**Data provided**

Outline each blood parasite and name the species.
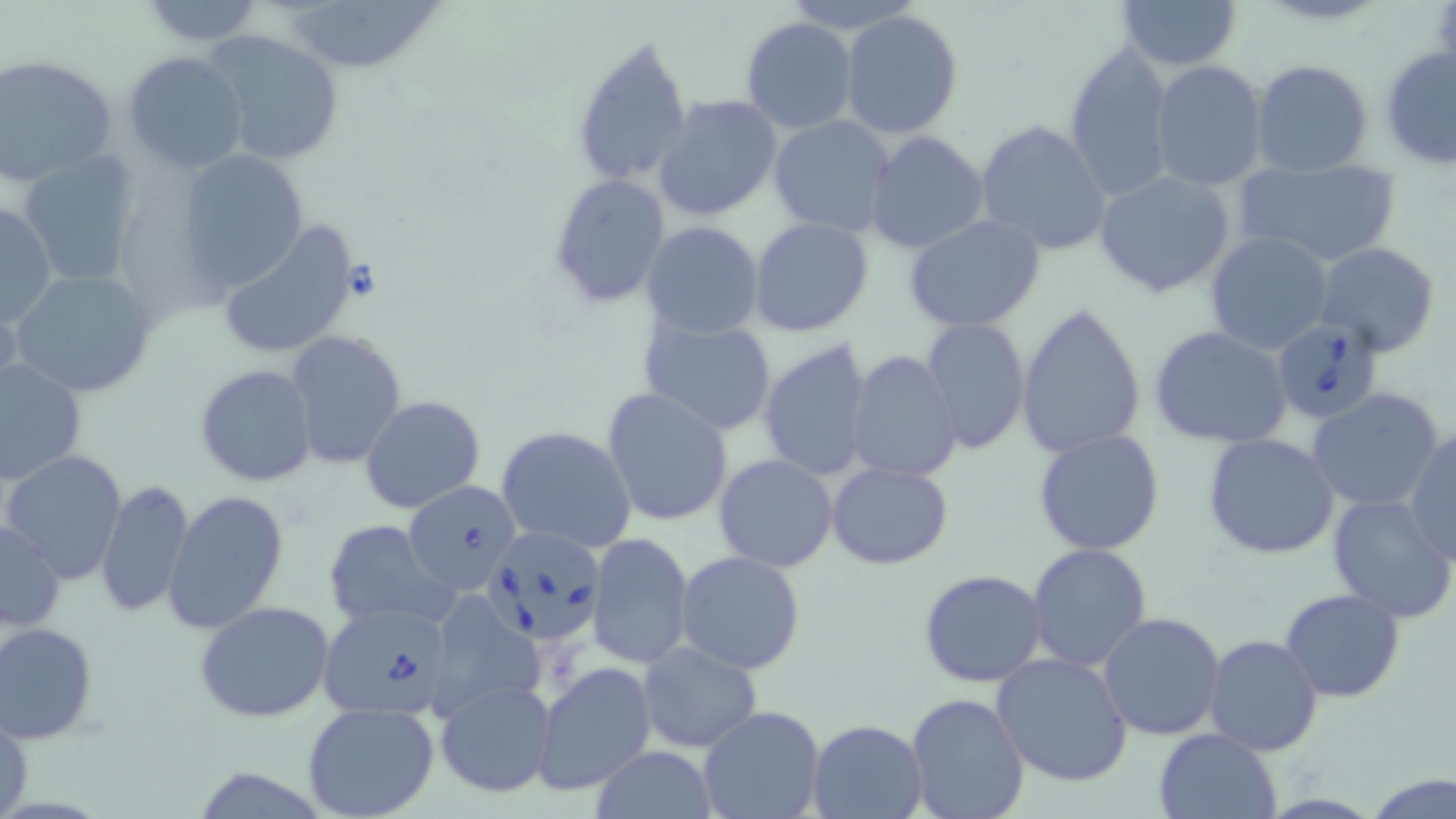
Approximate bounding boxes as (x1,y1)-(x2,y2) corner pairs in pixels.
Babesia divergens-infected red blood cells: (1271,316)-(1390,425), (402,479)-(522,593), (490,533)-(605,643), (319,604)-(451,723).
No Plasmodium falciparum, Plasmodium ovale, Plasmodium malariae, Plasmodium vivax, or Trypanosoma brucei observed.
* * *
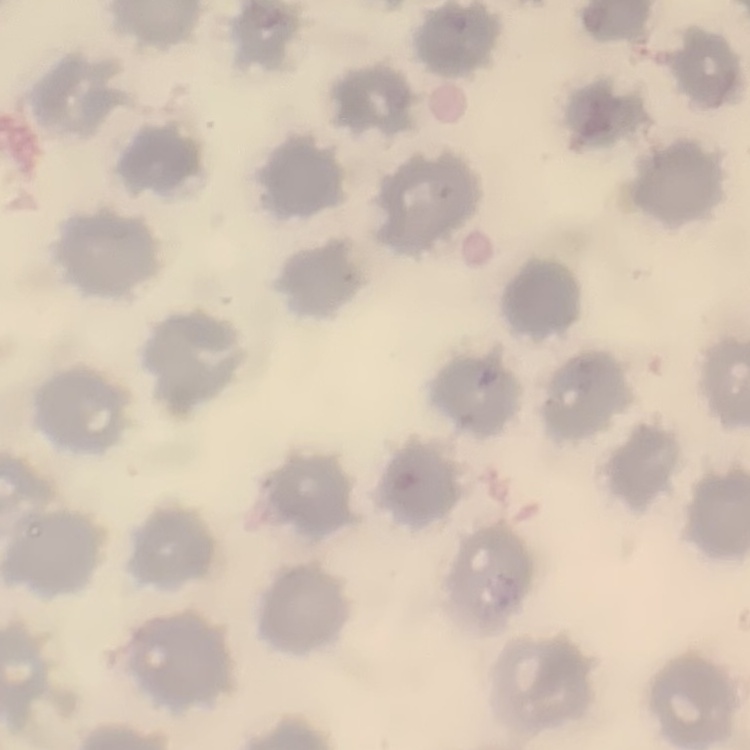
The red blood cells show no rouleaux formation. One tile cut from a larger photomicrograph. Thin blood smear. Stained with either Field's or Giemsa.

**Your assignment**
Using the data above, repeat exactly the lines that begin at the line with "Approximate bounding boxes" and end at the line with "Babesia divergens-infected red", both ends included.

**Exercise answer**
Approximate bounding boxes as (x1,y1)-(x2,y2) corner pairs in pixels.
Babesia divergens-infected red blood cells: (1271,316)-(1390,425), (402,479)-(522,593), (490,533)-(605,643), (319,604)-(451,723).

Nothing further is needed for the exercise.